Pasado perdido
Dicen que el estío, con la vuelta vacacional a nuestros orígenes, es la estación más propicia para la nostalgia.
Nos espera agazapada y ¡zas!: en una canción del verano, una desgastada enciclopedia de la infancia, un achatarrado Seat 600, fotos de excursiones y meriendas en el campo o la plaza, el recuerdo del amor imposible de la adolescencia…
La palabra viene de dos términos griegos: ‘nostos’, regreso, y ‘algia’, el dolor por un retorno que siempre es imposible. Se trata de un helenismo de acuñación moderna como otros vocablos médicos asociados al daño en algún órgano (lumbalgia, fibromialgia, cefalalgia).
El médico y filólogo Fernando A. Navarro asegura que nostalgia más bien describe una tristeza, un pesar y un sentimiento expresado antes en casi todas las lenguas (añoranza en español, morriña en gallego, saudade en portugués). “Responde -explica- al deseo melancólico de volver a casa, al terruño, a los lugares en los que se pasó la niñez y en los que se hallan las personas, a los paisajes, sabores, objetos más estimados…”
Un viejo matrimonio de mi pueblo me confesó que en las largas noches invernales, una vez cerrada la programación televisiva con la carta de ajuste, esperaban la llegada del primer sueño contando las casas que quedaban abiertas, los que se fueron, los que se casaron, los que habían sido novios, los labreños supervivientes, los pueblos y las curvas hasta Calatayud como si fueraen montados en el coche de línea.

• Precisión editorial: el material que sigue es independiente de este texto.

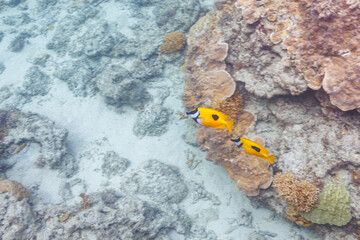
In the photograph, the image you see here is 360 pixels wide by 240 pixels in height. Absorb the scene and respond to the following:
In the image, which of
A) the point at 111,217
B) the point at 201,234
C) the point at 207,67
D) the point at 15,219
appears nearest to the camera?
the point at 15,219

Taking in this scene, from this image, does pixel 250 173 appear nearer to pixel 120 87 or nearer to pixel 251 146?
pixel 251 146

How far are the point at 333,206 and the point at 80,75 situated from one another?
8263 mm

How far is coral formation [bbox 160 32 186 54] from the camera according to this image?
7184mm

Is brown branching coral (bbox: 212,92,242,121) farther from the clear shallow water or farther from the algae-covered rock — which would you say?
the algae-covered rock

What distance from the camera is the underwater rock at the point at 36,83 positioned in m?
8.09

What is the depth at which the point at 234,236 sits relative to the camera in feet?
15.6

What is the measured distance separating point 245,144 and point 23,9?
1495 centimetres

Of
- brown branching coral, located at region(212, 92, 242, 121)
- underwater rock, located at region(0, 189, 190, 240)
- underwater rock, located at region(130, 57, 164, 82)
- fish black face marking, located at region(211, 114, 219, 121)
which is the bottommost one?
underwater rock, located at region(0, 189, 190, 240)

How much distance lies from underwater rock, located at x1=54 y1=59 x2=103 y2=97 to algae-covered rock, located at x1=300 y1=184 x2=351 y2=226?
7160 millimetres

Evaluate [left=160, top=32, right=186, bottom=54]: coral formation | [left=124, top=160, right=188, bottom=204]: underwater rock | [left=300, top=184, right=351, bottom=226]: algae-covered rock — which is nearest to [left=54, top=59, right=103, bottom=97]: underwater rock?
[left=160, top=32, right=186, bottom=54]: coral formation

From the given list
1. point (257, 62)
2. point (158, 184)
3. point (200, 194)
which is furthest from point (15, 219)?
point (257, 62)

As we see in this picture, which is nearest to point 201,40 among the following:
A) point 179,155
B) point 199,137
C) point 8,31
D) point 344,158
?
point 199,137

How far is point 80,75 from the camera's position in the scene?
8055 millimetres

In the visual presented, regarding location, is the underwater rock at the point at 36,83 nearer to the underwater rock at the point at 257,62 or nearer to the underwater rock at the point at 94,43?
the underwater rock at the point at 94,43
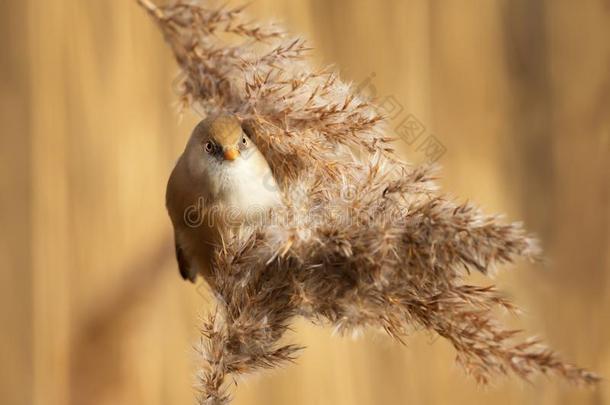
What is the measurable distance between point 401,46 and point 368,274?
102cm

Los alemanes disponen del término “Fernweh’ (compuesto de ‘lejanía’ y ‘dolor’), para expresar la nostalgia por los lugares en los que no hemos estado jamás, pero a los que anhelamos ir.
Antes sabíamos y viajábamos a ellos leyendo libros e imaginándolos en los mapas. Hoy solo hacer falta poner la tele o entrar en internet. Quizá deberíamos importarlo. O no, como diría el famoso filósofo pontevedrés Mariano.